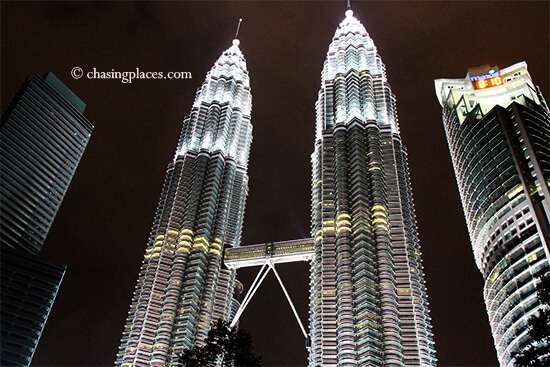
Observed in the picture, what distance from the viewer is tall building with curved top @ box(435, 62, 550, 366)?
93.4 m

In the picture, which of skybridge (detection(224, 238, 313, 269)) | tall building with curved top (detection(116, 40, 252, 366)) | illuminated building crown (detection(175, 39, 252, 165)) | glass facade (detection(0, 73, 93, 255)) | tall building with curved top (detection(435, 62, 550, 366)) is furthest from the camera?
illuminated building crown (detection(175, 39, 252, 165))

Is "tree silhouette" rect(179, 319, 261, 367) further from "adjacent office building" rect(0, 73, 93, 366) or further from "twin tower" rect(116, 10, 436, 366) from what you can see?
"adjacent office building" rect(0, 73, 93, 366)

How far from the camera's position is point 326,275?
110 metres

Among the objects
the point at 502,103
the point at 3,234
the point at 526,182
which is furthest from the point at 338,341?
the point at 3,234

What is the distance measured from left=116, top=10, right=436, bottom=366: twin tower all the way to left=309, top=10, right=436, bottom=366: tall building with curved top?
245 mm

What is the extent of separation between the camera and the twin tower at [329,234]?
100562 millimetres

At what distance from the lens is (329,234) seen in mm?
116312

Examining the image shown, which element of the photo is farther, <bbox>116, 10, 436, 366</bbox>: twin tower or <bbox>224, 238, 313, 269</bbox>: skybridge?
<bbox>224, 238, 313, 269</bbox>: skybridge

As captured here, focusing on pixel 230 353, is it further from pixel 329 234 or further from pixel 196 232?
pixel 196 232

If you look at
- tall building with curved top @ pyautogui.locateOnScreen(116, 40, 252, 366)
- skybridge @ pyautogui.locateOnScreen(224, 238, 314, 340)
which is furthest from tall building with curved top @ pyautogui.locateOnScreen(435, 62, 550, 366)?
tall building with curved top @ pyautogui.locateOnScreen(116, 40, 252, 366)

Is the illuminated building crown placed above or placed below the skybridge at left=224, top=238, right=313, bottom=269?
above

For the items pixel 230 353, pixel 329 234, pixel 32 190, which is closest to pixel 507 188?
pixel 329 234

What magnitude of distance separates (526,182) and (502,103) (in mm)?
34111

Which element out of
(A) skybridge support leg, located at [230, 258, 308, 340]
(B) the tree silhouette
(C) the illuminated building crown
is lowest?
(B) the tree silhouette
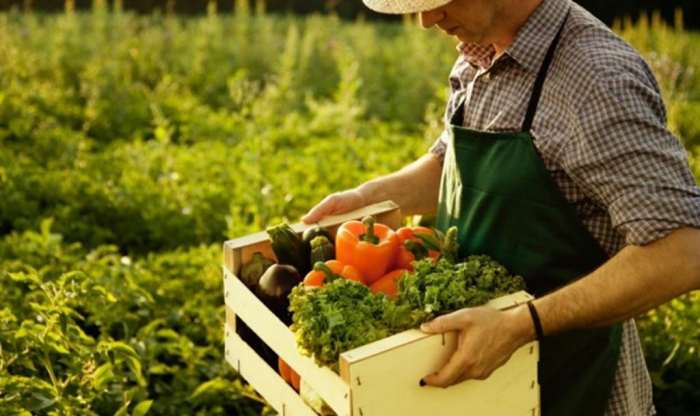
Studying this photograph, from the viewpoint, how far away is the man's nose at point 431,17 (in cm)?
236

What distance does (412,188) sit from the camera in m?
3.00

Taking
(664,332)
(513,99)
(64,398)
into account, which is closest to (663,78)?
(664,332)

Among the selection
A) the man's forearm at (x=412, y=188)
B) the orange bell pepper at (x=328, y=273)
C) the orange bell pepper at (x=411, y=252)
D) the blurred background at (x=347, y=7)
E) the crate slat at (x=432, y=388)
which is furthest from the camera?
the blurred background at (x=347, y=7)

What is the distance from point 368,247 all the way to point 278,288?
0.85 ft

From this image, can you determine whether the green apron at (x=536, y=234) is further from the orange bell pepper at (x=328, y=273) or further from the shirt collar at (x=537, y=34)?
the orange bell pepper at (x=328, y=273)

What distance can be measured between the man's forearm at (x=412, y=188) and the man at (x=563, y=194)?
0.09m

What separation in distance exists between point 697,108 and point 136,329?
18.8 feet

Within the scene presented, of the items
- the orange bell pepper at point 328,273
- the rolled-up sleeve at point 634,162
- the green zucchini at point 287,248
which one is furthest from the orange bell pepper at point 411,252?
the rolled-up sleeve at point 634,162

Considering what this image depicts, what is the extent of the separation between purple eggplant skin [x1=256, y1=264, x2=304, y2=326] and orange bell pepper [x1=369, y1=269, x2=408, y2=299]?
210mm

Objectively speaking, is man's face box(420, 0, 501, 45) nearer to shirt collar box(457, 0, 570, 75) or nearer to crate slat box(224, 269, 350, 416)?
shirt collar box(457, 0, 570, 75)

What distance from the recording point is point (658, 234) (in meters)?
2.10

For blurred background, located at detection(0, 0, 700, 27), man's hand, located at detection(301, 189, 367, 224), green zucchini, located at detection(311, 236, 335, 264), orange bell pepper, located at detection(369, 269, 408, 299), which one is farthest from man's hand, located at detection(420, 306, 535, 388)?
blurred background, located at detection(0, 0, 700, 27)

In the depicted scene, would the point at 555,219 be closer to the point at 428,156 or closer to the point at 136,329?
the point at 428,156

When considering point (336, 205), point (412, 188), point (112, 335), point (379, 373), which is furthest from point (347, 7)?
point (379, 373)
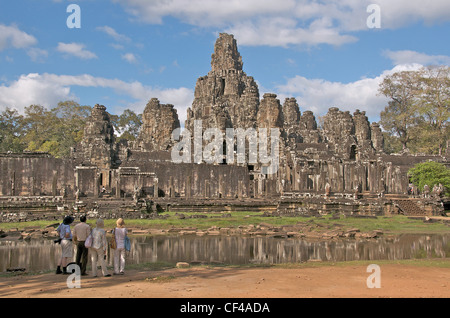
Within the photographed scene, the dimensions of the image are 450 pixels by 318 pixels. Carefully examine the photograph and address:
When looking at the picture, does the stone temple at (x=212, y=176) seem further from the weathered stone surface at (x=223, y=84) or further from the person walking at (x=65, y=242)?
the person walking at (x=65, y=242)

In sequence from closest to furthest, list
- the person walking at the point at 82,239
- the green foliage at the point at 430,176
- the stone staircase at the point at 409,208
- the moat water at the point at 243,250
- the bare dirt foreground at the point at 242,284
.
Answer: the bare dirt foreground at the point at 242,284 → the person walking at the point at 82,239 → the moat water at the point at 243,250 → the stone staircase at the point at 409,208 → the green foliage at the point at 430,176

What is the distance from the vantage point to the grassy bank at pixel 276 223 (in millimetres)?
27641

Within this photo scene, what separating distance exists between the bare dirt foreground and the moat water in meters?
3.57

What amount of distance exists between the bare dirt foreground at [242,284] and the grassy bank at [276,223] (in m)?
14.1

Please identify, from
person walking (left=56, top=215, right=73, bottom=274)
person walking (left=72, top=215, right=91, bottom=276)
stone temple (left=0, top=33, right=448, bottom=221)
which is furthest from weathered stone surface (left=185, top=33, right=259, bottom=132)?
person walking (left=72, top=215, right=91, bottom=276)

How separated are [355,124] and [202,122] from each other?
2104cm

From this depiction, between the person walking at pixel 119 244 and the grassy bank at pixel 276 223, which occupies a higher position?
the person walking at pixel 119 244

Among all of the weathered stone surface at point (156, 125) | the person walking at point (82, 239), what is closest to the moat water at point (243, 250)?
the person walking at point (82, 239)

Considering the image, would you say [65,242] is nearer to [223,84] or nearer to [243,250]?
[243,250]

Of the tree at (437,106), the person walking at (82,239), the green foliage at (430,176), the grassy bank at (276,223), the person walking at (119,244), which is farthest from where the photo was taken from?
the tree at (437,106)

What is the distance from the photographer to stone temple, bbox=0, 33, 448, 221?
35.8 metres

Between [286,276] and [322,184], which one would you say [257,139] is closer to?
[322,184]

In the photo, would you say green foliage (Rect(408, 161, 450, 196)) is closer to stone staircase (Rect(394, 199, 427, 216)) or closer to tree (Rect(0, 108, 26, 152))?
stone staircase (Rect(394, 199, 427, 216))
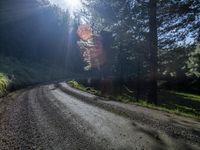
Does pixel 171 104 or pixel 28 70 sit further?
pixel 28 70

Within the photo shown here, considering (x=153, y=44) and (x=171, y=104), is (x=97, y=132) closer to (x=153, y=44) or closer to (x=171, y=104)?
(x=153, y=44)

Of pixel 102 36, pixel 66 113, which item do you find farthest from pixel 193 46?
pixel 102 36

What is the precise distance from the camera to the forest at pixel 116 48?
71.3 feet

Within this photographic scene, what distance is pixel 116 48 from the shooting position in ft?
132

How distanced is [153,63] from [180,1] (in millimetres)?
5735

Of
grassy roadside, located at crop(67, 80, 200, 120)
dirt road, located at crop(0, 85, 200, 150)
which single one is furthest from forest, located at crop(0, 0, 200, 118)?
dirt road, located at crop(0, 85, 200, 150)

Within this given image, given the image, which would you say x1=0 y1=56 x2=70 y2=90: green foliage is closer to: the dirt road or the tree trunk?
the tree trunk

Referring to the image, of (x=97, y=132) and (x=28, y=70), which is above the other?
(x=28, y=70)

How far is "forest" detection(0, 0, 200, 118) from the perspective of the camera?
855 inches

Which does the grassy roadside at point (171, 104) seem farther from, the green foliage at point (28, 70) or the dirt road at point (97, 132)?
the green foliage at point (28, 70)

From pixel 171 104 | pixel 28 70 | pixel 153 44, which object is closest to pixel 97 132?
pixel 153 44

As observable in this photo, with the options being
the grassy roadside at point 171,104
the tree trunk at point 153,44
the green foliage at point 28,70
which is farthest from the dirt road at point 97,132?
the green foliage at point 28,70

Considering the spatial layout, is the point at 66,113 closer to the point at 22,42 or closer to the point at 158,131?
the point at 158,131

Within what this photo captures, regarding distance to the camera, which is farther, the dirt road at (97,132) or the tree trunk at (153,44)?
the tree trunk at (153,44)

++++++++++++++++++++

From the data, copy out verbatim the stretch from the line containing "Please identify, from" through the line containing "which is furthest from weathered".

Please identify, from
person walking (left=56, top=215, right=73, bottom=274)
person walking (left=72, top=215, right=91, bottom=276)
stone temple (left=0, top=33, right=448, bottom=221)
which is furthest from weathered stone surface (left=185, top=33, right=259, bottom=132)?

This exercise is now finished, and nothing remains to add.